The report by ASEAN Parliamentarians for Human Rights (APHR), released yesterday, argues that despite the region being among the world’s most vulnerable to the impacts of climate change, its governments have failed to take advantage of the opportunity afforded by COVID-19 to promote a greener economy. Indeed, many have enacted measures that make such a transition more difficult.

“The COVID-19 pandemic and its subsequent economic recession have revealed the failure and fragility of our current economic system,” the report stated, “which has prioritized business interests over the well-being of people and the environment, deepened inequalities and failed to protect the most vulnerable.”

Southeast Asian nations recognize the extent of the risk. In its ASEAN Comprehensive Recovery Framework, formulated at the end of 2020, the 10-nation Southeast Asian bloc explicitly stated that climate change poses a “fundamental risk” to the region and that “actions to mitigate the impacts of climate change should be taken immediately.”

The report, which evaluates the recovery measures taken in Indonesia, Malaysia, the Philippines, Singapore, Thailand, and Timor-Leste between February 2020 and April 2021, shows that the green policy measures adopted as part of their national COVID-19 recovery plans have fallen far short of the opportunity afforded by the pandemic.

Between April 2020 and April of this year, the 11 nations of Southeast Asia have spent an estimated $1.15 trillion on COVID-19 recovery packages – a rare mobilization of financial resources.
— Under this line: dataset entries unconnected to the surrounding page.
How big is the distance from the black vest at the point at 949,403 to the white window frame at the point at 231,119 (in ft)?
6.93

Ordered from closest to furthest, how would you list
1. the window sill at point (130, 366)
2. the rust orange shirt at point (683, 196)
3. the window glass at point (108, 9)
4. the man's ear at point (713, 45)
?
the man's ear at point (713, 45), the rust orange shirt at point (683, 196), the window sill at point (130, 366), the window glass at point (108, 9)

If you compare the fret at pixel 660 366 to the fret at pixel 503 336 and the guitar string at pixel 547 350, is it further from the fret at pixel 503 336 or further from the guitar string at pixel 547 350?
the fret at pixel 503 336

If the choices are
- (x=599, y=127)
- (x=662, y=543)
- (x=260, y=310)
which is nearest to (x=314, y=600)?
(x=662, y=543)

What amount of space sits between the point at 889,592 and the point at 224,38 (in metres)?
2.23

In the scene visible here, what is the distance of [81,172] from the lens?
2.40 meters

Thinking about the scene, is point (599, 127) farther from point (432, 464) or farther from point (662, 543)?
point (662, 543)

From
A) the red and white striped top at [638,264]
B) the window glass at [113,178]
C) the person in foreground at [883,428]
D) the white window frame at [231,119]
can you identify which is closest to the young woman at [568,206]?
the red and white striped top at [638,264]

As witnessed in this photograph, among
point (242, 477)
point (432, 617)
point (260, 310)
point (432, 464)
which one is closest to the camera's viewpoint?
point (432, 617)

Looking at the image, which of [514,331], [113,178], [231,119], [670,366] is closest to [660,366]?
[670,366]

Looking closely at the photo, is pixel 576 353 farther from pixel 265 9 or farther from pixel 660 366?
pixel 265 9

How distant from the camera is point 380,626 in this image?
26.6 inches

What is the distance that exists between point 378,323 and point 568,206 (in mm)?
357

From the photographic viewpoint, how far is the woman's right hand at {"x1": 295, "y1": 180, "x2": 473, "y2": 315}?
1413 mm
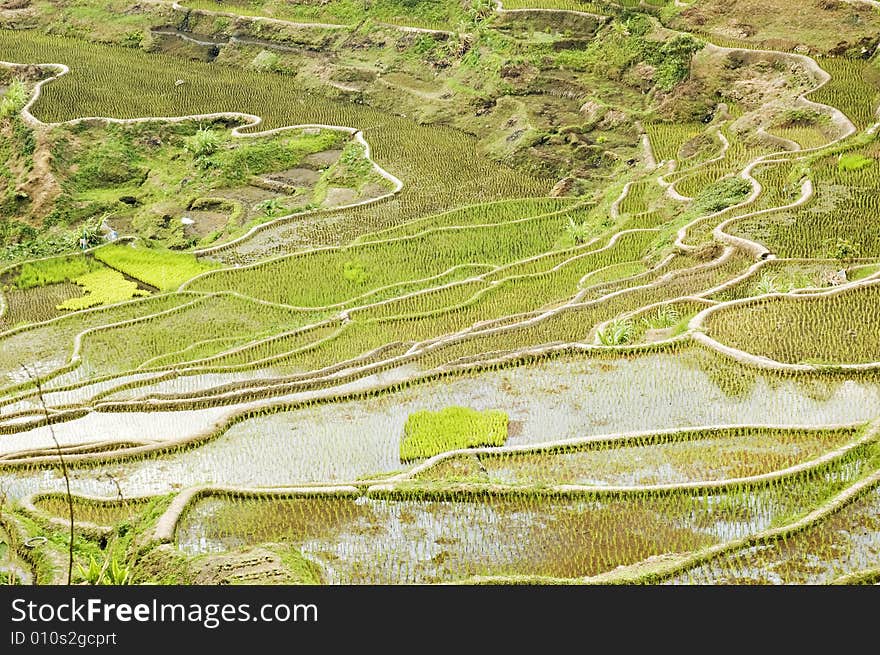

Using this to promote a green transition, the report argues, would bring a host of mutually reinforcing benefits. In addition to limiting global warming, it can help offset the economic costs of extreme weather events due to climate change, mitigate the region’s looming debt crisis, and “accelerate economic recovery through job creation in climate-friendly sectors.”

“A green recovery would have huge benefits for our region,” Pita Limjaroenrat, a Thai MP and APHR member, said in a statement accompanying the report’s release. “Not only would it help limit global warming, but would also help us to recover quicker from the pandemic, as well as build an economy that is more resilient.”

The report notes that some nations have introduced measures such as investment in clean transport and energy infrastructure and the subsidies and tax breaks for environmentally friendly products. In general, however, they have stopped short of the structural and systemic changes required to make a meaningful transition away from fossil fuel-based economies.

Indeed, the report argues that many nations’ pandemic recovery policies have actually reinforced their current reliance on carbon-based sources of power, complicating any future green transitions. Some governments have subsidized environmentally harmful products and industries, while Indonesia, Malaysia, the Philippines, and Singapore have provided a total of $50 billion in no-strings-attached bailouts for businesses that are high greenhouse gas emitters.

Singapore has probably been the most proactive in pushing for a green transition: the city-state has supported building upgrades and the construction of new green housing, provided vouchers for energy- and water-efficient appliances, and offered incentives for people to purchase electric vehicles. The report identifies the Philippines and Indonesia as the two nations with the most “brown policies” that have bolstered carbon-rich sectors of the economy.

Much of this can probably be put down to the short-termism of the COVID-19 era: the scrambling efforts of governments to provide immediate support to economies, however unequal their effects. In the climate of urgency around the spread of COVID-19, it is unsurprising that governments policies would build on what is already there, rather than pioneering new and greener growth alternatives.

But to recognize the reasons for a failure is not to excuse it. The report convincingly argues that COVID-19 has offered a rare opportunity to mobilize the finances and political resources necessary to begin the long transition away from fossil fuels. Whether or not Southeast Asia still has an opportunity to make up for lost time, or whether the window of opportunity has already slammed shut, remains to be seen.